### Written task
Put each line of the records below into a JSON list of strings, one string per line, with blank lines left out. Leave the pictures out.

(Data pulled from a collection)
━━━━━━━━━━━━━━━━━━━━━━━━━━━━━━

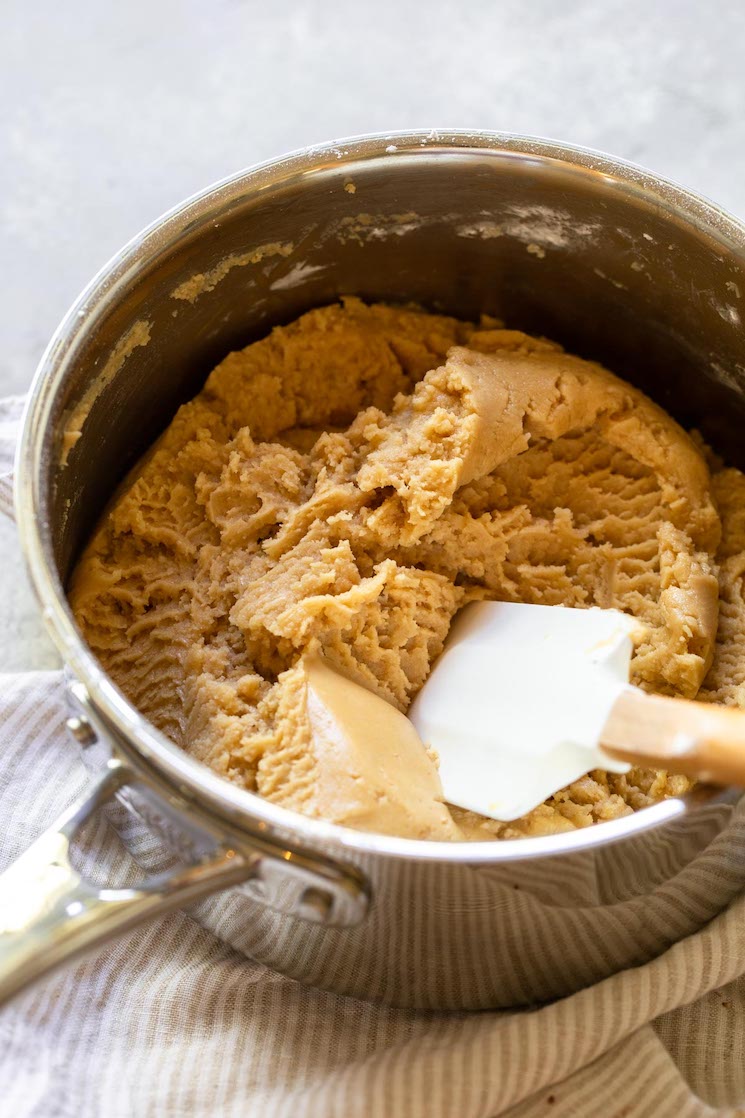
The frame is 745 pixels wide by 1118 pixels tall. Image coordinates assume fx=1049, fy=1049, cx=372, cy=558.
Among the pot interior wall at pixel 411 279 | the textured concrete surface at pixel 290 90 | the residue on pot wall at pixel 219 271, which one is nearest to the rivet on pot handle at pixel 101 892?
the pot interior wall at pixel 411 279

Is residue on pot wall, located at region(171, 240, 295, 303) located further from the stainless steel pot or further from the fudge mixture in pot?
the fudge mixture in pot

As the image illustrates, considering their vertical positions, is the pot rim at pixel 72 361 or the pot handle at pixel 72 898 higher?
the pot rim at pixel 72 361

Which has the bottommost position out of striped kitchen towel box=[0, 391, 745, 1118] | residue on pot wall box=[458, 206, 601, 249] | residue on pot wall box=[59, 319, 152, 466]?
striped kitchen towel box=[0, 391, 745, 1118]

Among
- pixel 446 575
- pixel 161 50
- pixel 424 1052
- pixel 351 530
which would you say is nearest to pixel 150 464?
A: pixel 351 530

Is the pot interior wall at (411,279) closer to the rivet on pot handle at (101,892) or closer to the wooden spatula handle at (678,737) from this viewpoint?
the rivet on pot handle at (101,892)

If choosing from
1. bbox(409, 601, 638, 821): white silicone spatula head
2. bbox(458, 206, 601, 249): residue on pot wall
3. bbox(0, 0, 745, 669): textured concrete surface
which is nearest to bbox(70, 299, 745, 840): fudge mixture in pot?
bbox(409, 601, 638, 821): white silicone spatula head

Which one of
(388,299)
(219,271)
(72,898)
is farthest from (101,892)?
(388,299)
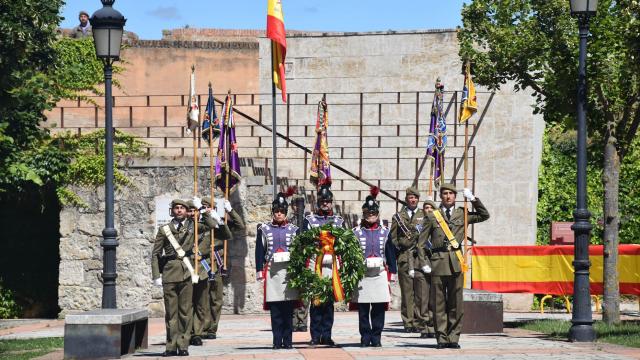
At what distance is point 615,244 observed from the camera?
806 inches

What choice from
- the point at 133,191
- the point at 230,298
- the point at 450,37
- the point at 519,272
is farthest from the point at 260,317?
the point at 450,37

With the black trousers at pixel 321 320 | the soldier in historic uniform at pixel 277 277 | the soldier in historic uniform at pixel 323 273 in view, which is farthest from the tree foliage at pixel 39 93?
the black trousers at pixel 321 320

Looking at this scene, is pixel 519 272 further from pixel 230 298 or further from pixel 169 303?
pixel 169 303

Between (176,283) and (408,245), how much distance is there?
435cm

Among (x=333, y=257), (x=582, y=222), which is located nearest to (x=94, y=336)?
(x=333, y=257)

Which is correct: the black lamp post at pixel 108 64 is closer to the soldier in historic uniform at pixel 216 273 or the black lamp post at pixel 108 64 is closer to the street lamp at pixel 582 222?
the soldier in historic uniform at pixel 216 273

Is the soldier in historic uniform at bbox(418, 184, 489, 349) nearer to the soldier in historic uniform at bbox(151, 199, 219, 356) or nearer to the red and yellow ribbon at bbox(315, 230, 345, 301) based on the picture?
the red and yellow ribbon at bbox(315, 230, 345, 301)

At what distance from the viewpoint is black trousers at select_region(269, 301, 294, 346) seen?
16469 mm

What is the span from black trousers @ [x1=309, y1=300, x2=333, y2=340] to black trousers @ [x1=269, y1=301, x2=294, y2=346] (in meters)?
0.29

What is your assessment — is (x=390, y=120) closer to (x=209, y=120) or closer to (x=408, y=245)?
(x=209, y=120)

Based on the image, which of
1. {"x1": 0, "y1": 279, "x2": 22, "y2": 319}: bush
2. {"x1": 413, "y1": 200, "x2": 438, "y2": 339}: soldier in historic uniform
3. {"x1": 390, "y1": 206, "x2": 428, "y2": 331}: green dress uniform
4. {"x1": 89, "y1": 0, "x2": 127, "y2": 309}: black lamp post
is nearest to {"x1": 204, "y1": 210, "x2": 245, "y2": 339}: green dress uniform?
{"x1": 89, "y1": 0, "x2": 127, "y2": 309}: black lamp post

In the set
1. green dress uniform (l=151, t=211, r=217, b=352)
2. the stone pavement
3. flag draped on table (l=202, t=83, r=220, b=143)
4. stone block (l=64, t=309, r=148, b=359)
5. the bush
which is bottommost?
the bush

━━━━━━━━━━━━━━━━━━━━━━━━━━━━━━

### Response to the task
[
  "The frame is 745 pixels wide by 1118 pixels tall. Image coordinates assume fx=1049, fy=1049, cx=372, cy=558.",
  "Among the pot interior wall at pixel 411 279 | the textured concrete surface at pixel 290 90 | the residue on pot wall at pixel 219 271, which one is nearest to the rivet on pot handle at pixel 101 892?",
  "the pot interior wall at pixel 411 279",
  "Is residue on pot wall, located at region(171, 240, 295, 303) located further from the stainless steel pot or further from the fudge mixture in pot?",
  "the fudge mixture in pot",
  "As the image illustrates, considering their vertical positions, is the pot rim at pixel 72 361 or the pot handle at pixel 72 898 higher?",
  "the pot rim at pixel 72 361",
  "Which has the bottommost position out of striped kitchen towel box=[0, 391, 745, 1118] | residue on pot wall box=[458, 206, 601, 249] | residue on pot wall box=[59, 319, 152, 466]?",
  "striped kitchen towel box=[0, 391, 745, 1118]",
  "Among",
  "- pixel 446 575",
  "- pixel 161 50",
  "- pixel 424 1052",
  "- pixel 351 530",
  "which would you say is nearest to pixel 150 464?",
  "A: pixel 351 530",
  "Is the pot interior wall at (411,279) closer to the rivet on pot handle at (101,892) or closer to the wooden spatula handle at (678,737) from this viewpoint?",
  "the rivet on pot handle at (101,892)",
  "If choosing from",
  "1. bbox(409, 601, 638, 821): white silicone spatula head",
  "2. bbox(458, 206, 601, 249): residue on pot wall",
  "3. bbox(0, 0, 745, 669): textured concrete surface",
  "which is nearest to bbox(70, 299, 745, 840): fudge mixture in pot?",
  "bbox(409, 601, 638, 821): white silicone spatula head",
  "Which one of",
  "(388,299)",
  "(219,271)",
  "(72,898)",
  "is farthest from (101,892)?",
  "(388,299)",
  "At what distance is point 615,244 observed from the camera?",
  "806 inches",
  "What choice from",
  "- the point at 133,191",
  "- the point at 230,298",
  "- the point at 450,37",
  "- the point at 519,272",
  "is farthest from the point at 260,317?",
  "the point at 450,37",
  "With the black trousers at pixel 321 320 | the soldier in historic uniform at pixel 277 277 | the soldier in historic uniform at pixel 323 273 in view, which is farthest from the tree foliage at pixel 39 93?",
  "the black trousers at pixel 321 320",
  "Looking at this scene, is pixel 519 272 further from pixel 230 298 or further from pixel 169 303?",
  "pixel 169 303",
  "Between (176,283) and (408,245), how much distance is there?",
  "435cm",
  "Among (x=333, y=257), (x=582, y=222), which is located nearest to (x=94, y=336)?",
  "(x=333, y=257)",
  "Which is correct: the black lamp post at pixel 108 64 is closer to the soldier in historic uniform at pixel 216 273 or the black lamp post at pixel 108 64 is closer to the street lamp at pixel 582 222?",
  "the soldier in historic uniform at pixel 216 273",
  "Is the soldier in historic uniform at bbox(418, 184, 489, 349) nearer to the soldier in historic uniform at bbox(151, 199, 219, 356) or nearer to the red and yellow ribbon at bbox(315, 230, 345, 301) based on the picture?",
  "the red and yellow ribbon at bbox(315, 230, 345, 301)",
  "At what distance from the viewpoint is black trousers at select_region(269, 301, 294, 346) seen?",
  "16469 mm",
  "What is the span from black trousers @ [x1=309, y1=300, x2=333, y2=340] to black trousers @ [x1=269, y1=301, x2=294, y2=346] (in meters)?",
  "0.29",
  "What is your assessment — is (x=390, y=120) closer to (x=209, y=120) or closer to (x=408, y=245)?",
  "(x=209, y=120)",
  "Based on the image, which of",
  "1. {\"x1\": 0, \"y1\": 279, \"x2\": 22, \"y2\": 319}: bush",
  "2. {\"x1\": 413, \"y1\": 200, \"x2\": 438, \"y2\": 339}: soldier in historic uniform",
  "3. {\"x1\": 390, \"y1\": 206, \"x2\": 428, \"y2\": 331}: green dress uniform",
  "4. {\"x1\": 89, \"y1\": 0, \"x2\": 127, \"y2\": 309}: black lamp post",
  "is nearest to {\"x1\": 204, \"y1\": 210, \"x2\": 245, \"y2\": 339}: green dress uniform?",
  "{\"x1\": 89, \"y1\": 0, \"x2\": 127, \"y2\": 309}: black lamp post",
  "In the set",
  "1. green dress uniform (l=151, t=211, r=217, b=352)",
  "2. the stone pavement",
  "3. flag draped on table (l=202, t=83, r=220, b=143)",
  "4. stone block (l=64, t=309, r=148, b=359)",
  "5. the bush",
  "which is bottommost?",
  "the bush"
]